Esaminando i documenti d’archivio pubblicati da Nicola Rondinone, infatti, si può concludere che, nella tessitura del codice, Nicolò progressivamente assunse un ruolo secondo soltanto a quello di Vassalli il quale, carico per sua stessa ammissione di numerosi impegni, delegò sempre più largamente il lavoro al suo fido collaboratore, anche per quanto riguardava i rapporti diretti con il guardasigilli Dino Grandi. Nicolò riuscì nell’impresa difficile di essere interlocutore continuo e affidabile dei politici e degli studiosi. Un’espressione rivelatrice, «il nostro Nicolò» compare sia in una lettera del 29 agosto 1939 di Grandi, sia in una lettera del gennaio 1941 di un autorevolissimo studioso del diritto processuale, Enrico Redenti (ibid., pp. 186, 483).

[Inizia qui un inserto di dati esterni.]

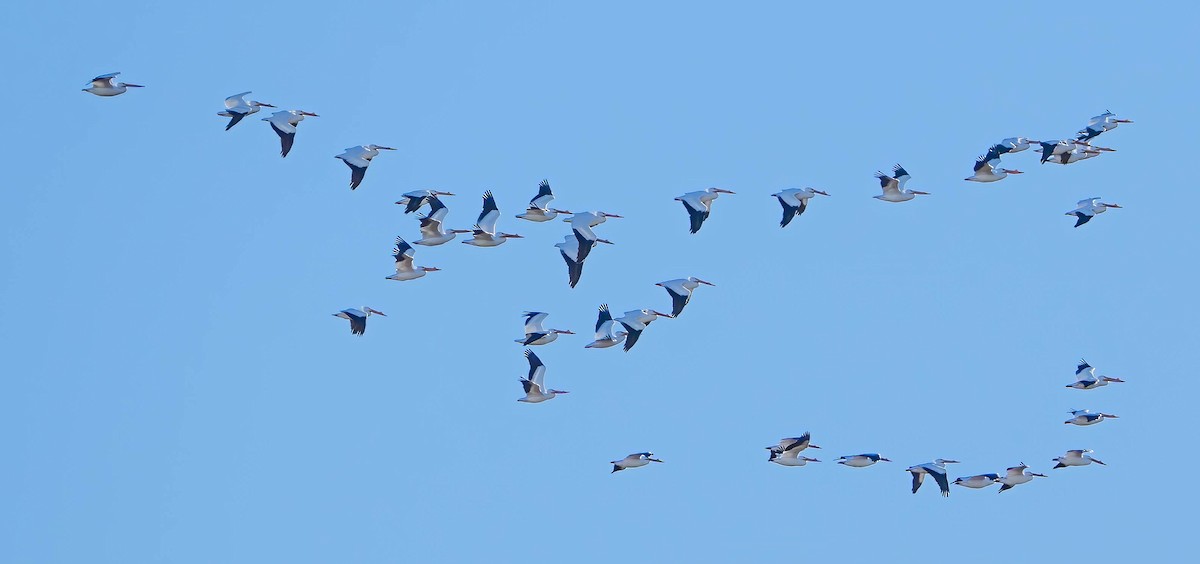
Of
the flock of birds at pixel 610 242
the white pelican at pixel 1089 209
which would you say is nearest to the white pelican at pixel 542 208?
the flock of birds at pixel 610 242

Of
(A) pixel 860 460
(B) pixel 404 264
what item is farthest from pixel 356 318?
(A) pixel 860 460

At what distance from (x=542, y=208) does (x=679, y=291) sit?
299 cm

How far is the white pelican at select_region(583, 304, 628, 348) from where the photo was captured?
44906 millimetres

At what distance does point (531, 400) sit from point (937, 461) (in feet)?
26.0

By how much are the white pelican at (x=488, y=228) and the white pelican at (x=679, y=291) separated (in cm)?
320

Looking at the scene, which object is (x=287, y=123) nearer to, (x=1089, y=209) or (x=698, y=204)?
→ (x=698, y=204)

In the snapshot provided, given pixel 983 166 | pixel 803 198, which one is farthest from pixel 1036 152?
pixel 803 198

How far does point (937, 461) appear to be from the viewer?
47.0 m

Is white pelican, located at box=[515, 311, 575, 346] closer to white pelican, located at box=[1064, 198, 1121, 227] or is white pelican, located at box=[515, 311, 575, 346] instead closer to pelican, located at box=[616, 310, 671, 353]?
pelican, located at box=[616, 310, 671, 353]

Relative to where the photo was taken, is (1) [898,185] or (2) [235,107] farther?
(1) [898,185]

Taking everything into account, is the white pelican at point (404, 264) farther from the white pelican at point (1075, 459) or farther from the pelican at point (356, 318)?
the white pelican at point (1075, 459)

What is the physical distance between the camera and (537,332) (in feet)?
150

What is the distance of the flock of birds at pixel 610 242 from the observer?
4381cm

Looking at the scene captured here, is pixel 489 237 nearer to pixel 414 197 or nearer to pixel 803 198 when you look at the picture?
pixel 414 197
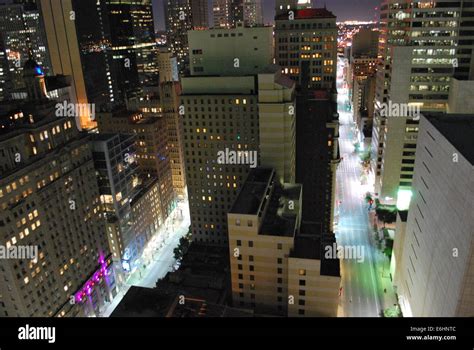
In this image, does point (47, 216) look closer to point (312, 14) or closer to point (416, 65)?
point (312, 14)

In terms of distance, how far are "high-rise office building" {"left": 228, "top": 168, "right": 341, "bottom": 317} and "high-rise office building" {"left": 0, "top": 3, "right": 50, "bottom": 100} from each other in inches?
4900

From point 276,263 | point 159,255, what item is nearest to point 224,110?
point 276,263

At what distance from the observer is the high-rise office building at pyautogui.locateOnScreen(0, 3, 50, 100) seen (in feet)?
453

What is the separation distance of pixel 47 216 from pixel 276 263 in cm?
3342

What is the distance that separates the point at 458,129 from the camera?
4203 centimetres

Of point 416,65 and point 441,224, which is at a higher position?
point 416,65

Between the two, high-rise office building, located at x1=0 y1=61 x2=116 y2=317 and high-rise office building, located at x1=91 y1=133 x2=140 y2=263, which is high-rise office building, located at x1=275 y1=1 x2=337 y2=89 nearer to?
high-rise office building, located at x1=91 y1=133 x2=140 y2=263

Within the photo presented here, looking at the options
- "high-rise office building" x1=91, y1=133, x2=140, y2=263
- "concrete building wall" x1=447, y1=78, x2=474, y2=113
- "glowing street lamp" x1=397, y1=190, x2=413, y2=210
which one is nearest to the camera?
"high-rise office building" x1=91, y1=133, x2=140, y2=263

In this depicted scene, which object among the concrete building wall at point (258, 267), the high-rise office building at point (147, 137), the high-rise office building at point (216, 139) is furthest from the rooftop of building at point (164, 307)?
the high-rise office building at point (147, 137)

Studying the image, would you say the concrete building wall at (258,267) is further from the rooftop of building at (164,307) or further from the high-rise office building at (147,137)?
the high-rise office building at (147,137)

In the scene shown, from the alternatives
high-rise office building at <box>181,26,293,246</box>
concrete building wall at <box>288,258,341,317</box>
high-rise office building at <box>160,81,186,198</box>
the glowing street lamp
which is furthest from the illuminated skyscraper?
concrete building wall at <box>288,258,341,317</box>

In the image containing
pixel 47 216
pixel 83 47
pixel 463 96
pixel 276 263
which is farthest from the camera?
pixel 83 47

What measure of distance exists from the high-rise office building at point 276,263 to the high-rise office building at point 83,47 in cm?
9163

Accanto all’azione ufficiale di commissioni e sottocommissioni, all’attenzione continua dei rappresentanti del ministero di Grazia e giustizia, si coglie in tutte le materie affrontate la presenza costante del giovane professore. E se, nella fase iniziale di stesura del libro sulle successioni, questa poteva essere giustificata proprio dai suoi studi in materia, dopo non vi fu questione politicamente delicata e tecnicamente impegnativa che non gli venisse affidata. Alla sapienza giuridica affiancava una notevole capacità di persuasione; in una comunicazione a Grandi, uno dei collaboratori del ministro riferì di un colloquio con Nicolò, che gli aveva detto: «che le cose vanno bene, solo che i Membri della Commissione fanno molte discussioni, di varie ore, per poi finire di accogliere quasi sempre le sue proposte» (ibid., p. 348).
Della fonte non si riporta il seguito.